Transcript: Leo Gordon, MD: The patient population of the CAR-T trials are quite similar, although there were some differences. Juno’s TRANSCEND study initially included patients with performance status [PS] as high as 2. It included patients who’d had a prior allogeneic stem-cell transplant, which allowed bridging therapy. Because of the long wait to get a slot for these studies, and the long wait that was associated with manufacturing the product, patients sometimes had anywhere from 3 to 8 weeks, or maybe even longer, from the time that it was determined they needed another treatment to the time they could receive it.
The allowance of bridging in the Juno trial versus, say, the ZUMA trial, where bridging was not allowed, led to some differences in patient population. You know there is an inherent selection bias in clinical trials and cancer chemotherapy in general. It takes a long time to get a patient on a clinical trial, not even with CARs, but any cancer clinical trial, because of the regulatory process involved and the consent process. One has to take the data from clinical trials with that into account, because, when you have a selection bias that delays your treatment, you’re selecting out a group of patients who can afford that delay that may have an inherently better PS and not as bad of a disease. That’s certainly one of the criticisms against all of the CAR trials—there’s an inherent selection bias because it takes a long time to get patients on studies.
When these drugs are approved—they’re being approved now and the time shortens—we may not see data quite as good as that from the initial clinical trials. The other difference is, in the TRANSCEND study, that you had a group of patients who were allowed who might have been sicker but still recognized, when referring to earlier data. What we did was select out a so-called core group of patients who had a good performance status, who didn’t have prior allogenic stem-cell transplant, and who didn’t have transformation from marginal ZUMA lymphoma or chronic lymphocytic leukemia, but rather, only had a transformation from follicular lymphoma. The initial differences were there, and then when the TRANSCEND study started looking at the core group of patients, that limited the patients to a better group and was more consistent with what was seen in the JULIET study and ZUMA study.
Matthew Lunning, DO: The conditioning regimens are interesting also because they are different across constructs. The axi-cel [axicabtagene ciloleucel] uses cyclophosphamide. Its construct uses Cytoxan and fludarabine, and the Cytoxan is given for 3 days at 500 mg per meter squared, where fludarabine is given at 30 mg per meter squared for 3 days also. Whereas liso-cel [lisocabtagene maraleucel] is a slightly lower dose of the Cytoxan at 300 mg per meter squared. And then the fludarabine is given at 30 mg per meter squared—at least in the current TRANSCEND lymphodepletion clinical trial.
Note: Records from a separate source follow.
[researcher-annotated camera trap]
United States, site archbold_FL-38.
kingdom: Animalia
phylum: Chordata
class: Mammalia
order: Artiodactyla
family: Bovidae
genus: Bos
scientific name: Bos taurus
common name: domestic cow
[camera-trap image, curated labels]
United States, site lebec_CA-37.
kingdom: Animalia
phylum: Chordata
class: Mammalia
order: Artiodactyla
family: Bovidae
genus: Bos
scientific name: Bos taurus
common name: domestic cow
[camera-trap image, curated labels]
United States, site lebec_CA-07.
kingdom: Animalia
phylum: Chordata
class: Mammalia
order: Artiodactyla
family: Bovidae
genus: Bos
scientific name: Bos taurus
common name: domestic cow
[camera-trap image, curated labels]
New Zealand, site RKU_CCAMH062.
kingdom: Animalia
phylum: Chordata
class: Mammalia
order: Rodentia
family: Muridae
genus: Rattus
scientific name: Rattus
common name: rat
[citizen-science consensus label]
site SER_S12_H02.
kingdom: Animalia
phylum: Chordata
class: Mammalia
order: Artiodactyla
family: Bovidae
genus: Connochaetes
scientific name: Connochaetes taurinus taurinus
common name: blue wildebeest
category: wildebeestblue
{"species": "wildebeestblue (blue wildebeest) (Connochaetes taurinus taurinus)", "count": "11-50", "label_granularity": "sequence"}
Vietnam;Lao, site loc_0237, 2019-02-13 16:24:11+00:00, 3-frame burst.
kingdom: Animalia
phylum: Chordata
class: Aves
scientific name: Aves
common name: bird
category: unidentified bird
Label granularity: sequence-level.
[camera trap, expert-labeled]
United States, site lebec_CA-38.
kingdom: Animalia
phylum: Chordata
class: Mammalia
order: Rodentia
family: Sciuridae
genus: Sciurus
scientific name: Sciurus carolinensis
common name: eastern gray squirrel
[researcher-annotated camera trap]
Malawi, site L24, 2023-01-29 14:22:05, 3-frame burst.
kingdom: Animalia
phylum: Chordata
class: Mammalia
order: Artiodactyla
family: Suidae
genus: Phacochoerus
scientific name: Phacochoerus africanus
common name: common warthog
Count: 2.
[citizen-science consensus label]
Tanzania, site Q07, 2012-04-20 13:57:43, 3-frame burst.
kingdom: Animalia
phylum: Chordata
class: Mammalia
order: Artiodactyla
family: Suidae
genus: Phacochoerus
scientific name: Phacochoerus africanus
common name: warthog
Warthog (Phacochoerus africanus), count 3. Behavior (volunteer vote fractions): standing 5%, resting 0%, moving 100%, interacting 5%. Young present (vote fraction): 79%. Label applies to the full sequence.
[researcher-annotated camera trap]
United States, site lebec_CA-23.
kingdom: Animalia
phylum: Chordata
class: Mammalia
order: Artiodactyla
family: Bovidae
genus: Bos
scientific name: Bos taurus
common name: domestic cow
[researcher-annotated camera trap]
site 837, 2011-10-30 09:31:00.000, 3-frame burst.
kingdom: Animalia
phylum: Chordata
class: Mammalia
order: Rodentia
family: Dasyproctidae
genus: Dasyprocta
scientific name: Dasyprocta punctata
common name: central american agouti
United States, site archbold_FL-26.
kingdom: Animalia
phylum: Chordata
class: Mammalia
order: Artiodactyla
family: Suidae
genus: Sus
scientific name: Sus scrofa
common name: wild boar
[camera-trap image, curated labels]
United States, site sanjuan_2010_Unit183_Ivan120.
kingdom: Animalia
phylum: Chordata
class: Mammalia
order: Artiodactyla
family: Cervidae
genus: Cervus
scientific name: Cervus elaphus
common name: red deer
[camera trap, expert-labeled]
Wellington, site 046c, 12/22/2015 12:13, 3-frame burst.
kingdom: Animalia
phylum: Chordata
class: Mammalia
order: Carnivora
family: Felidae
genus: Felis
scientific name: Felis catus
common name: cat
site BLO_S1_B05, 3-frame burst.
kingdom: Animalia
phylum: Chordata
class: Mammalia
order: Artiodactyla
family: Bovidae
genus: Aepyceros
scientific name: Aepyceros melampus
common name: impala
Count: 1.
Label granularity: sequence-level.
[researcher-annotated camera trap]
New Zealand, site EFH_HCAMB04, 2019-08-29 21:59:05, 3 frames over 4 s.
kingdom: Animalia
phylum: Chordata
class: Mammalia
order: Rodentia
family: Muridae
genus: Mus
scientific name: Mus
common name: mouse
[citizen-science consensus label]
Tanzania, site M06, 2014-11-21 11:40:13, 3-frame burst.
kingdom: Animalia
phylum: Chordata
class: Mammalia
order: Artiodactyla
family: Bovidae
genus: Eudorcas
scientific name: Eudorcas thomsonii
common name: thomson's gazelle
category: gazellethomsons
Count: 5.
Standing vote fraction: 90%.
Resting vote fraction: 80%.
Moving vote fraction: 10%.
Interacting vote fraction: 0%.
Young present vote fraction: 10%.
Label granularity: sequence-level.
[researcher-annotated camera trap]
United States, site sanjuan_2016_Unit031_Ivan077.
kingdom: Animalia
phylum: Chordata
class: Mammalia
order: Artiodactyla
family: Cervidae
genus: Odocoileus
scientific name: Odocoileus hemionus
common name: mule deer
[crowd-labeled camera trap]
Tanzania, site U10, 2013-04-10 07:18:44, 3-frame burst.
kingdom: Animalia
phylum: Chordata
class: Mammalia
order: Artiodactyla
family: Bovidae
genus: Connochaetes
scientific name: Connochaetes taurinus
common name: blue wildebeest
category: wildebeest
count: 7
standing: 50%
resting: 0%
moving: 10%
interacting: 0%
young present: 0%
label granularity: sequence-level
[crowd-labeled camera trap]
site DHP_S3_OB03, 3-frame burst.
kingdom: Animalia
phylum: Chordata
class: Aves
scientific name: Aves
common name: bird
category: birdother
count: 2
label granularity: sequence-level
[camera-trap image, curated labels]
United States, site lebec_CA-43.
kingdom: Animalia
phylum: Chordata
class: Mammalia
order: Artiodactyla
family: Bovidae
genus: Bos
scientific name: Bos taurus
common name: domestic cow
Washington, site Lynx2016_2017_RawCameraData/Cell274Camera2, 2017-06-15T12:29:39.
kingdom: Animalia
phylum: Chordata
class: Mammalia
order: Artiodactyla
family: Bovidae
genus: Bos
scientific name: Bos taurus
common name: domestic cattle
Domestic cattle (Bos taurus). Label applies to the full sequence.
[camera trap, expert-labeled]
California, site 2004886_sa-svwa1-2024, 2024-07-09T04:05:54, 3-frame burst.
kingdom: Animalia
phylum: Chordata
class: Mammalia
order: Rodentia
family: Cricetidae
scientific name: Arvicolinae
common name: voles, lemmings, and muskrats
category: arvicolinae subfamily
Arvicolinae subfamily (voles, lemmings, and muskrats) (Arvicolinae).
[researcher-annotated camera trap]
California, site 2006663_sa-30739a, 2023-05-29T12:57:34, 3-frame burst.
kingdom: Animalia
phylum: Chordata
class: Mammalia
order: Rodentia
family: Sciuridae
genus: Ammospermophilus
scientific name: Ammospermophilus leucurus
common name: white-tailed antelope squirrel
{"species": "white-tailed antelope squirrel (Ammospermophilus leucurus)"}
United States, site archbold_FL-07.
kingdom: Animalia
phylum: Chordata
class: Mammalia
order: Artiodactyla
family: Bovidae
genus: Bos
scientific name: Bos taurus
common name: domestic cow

I chose to discuss tisa-cel [tisagenlecleucel] last because they are different than the other 2 in that they have a Cy/Flu [cyclophosphamide/fludarabine] lymphodepleting arm, which, again, is a little bit lower than the axi-cel and the liso-cel dosages currently, as it is Cytoxan 250 mg per meter squared, and then fludarabine at 25 mg per meter squared.
There is the option in those patients who received prior Cytoxan or were refractory to it, to use a bendamustine-containing regimen or lymphodepletion, at 90 mg per meter squared given on days 1 or 2. A third option is to not give any lymphodepleting therapy at all if within 1 week of infusion of the planned CAR-T cells, the white blood cell count is less than 1000.